_List of tasks_:
#1 List every author named in the SARS-CoV-2 vaccine paper header below.
#2 Write the next part of the SARS-CoV-2 vaccine paper below, picking up after its final line.

───── Document passage

Design of a multi-epitope vaccine against SARS-CoV-2: immunoinformatic and computational methods

Md Oliullah Rafi; Khattab Al-Khafaji; Md Takim Sarker; Tugba Taskin-Tok; Abdus Samad Rana; Md Shahedur Rahman

doi:10.1039/d1ra06532g

Design of a multi-epitope vaccine against SARS-CoV-2: immunoinformatic and computational methods

RSC Adv. 2022 Feb 2;12(7):4288-4310. doi: 10.1039/d1ra06532g. eCollection 2022 Jan 28.

Authors

Md Oliullah Rafi^{1

2}, Khattab Al-Khafaji³, Md Takim Sarker¹, Tugba Taskin-Tok^{4

5}, Abdus Samad Rana⁶, Md Shahedur Rahman^{1

2}

Affiliations

¹ Department of Genetic Engineering and Biotechnology, Jashore University of Science and Technology Jashore 7408 Bangladesh ms.rahman@just.edu.bd rafi.btech.bd@gmail.com takimsarker27@gmail.com.
² Bioinformatics and Microbial Biotechnology Laboratory, Department of Genetic Engineering and Biotechnology, Jashore University of Science and Technology Jashore 7408 Bangladesh.
³ Department of Medical Laboratory Technology, AL-Nisour University College Baghdad Iraq k.a.alkhafaji@gmail.com.
⁴ Department of Bioinformatics and Computational Biology, Institute of Health Sciences, Gaziantep University Gaziantep 27310 Turkey ttaskin@gantep.edu.tr.
⁵ Faculty of Arts and Sciences, Department of Chemistry, Gaziantep University Gaziantep Turkey.
⁶ School of Biotechnology, Jiangnan University Wuxi 214122 PR China ranagebt@gmail.com.

──────────
───── Supplied data

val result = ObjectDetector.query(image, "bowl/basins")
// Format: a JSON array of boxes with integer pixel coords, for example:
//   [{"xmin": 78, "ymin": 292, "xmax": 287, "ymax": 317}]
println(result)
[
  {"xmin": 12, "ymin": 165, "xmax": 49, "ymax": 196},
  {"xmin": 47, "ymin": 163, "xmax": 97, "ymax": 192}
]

──────────

_Responses to the tasks_:
#1
Md Oliullah Rafi
Khattab Al-Khafaji
Md Takim Sarker
Tugba Taskin-Tok
Abdus Samad Rana
Md Shahedur Rahman

#2
Abstract

A novel infectious agent, SARS-CoV-2, is responsible for causing the severe respiratory disease COVID-19 and death in humans. Spike glycoprotein plays a key role in viral particles entering host cells, mediating receptor recognition and membrane fusion, and are considered useful targets for antiviral vaccine candidates. Therefore, computational techniques can be used to design a safe, antigenic, immunogenic, and stable vaccine against this pathogen. Drawing upon the structure of the S glycoprotein, we are trying to develop a potent multi-epitope subunit vaccine against SARS-CoV-2. The vaccine was designed based on cytotoxic T-lymphocyte and helper T-lymphocyte epitopes with an N-terminal adjuvant via conducting immune filters and an extensive immunoinformatic investigation. The safety and immunogenicity of the designed vaccine were further evaluated via using various physicochemical, allergenic, and antigenic characteristics. Vaccine-target (toll-like receptors: TLR2 and TLR4) interactions, binding affinities, and dynamical stabilities were inspected through molecular docking and molecular dynamic (MD) simulation methods. Moreover, MD simulations for dimeric TLRs/vaccine in the membrane-aqueous environment were performed to understand the differential domain organization of TLRs/vaccine. Further, dynamical behaviors of vaccine/TLR systems were inspected via identifying the key residues (named HUB nodes) that control interaction stability and provide a clear molecular mechanism. The obtained results from molecular docking and MD simulation revealed a strong and stable interaction between vaccine and TLRs. The vaccine's ability to stimulate the immune response was assessed by using computational immune simulation. This predicted a significant level of cytotoxic T cell and helper T cell activation, as well as IgG, interleukin 2, and interferon-gamma production. This study shows that the designed vaccine is structurally and dynamically stable and can trigger an effective immune response against viral infections.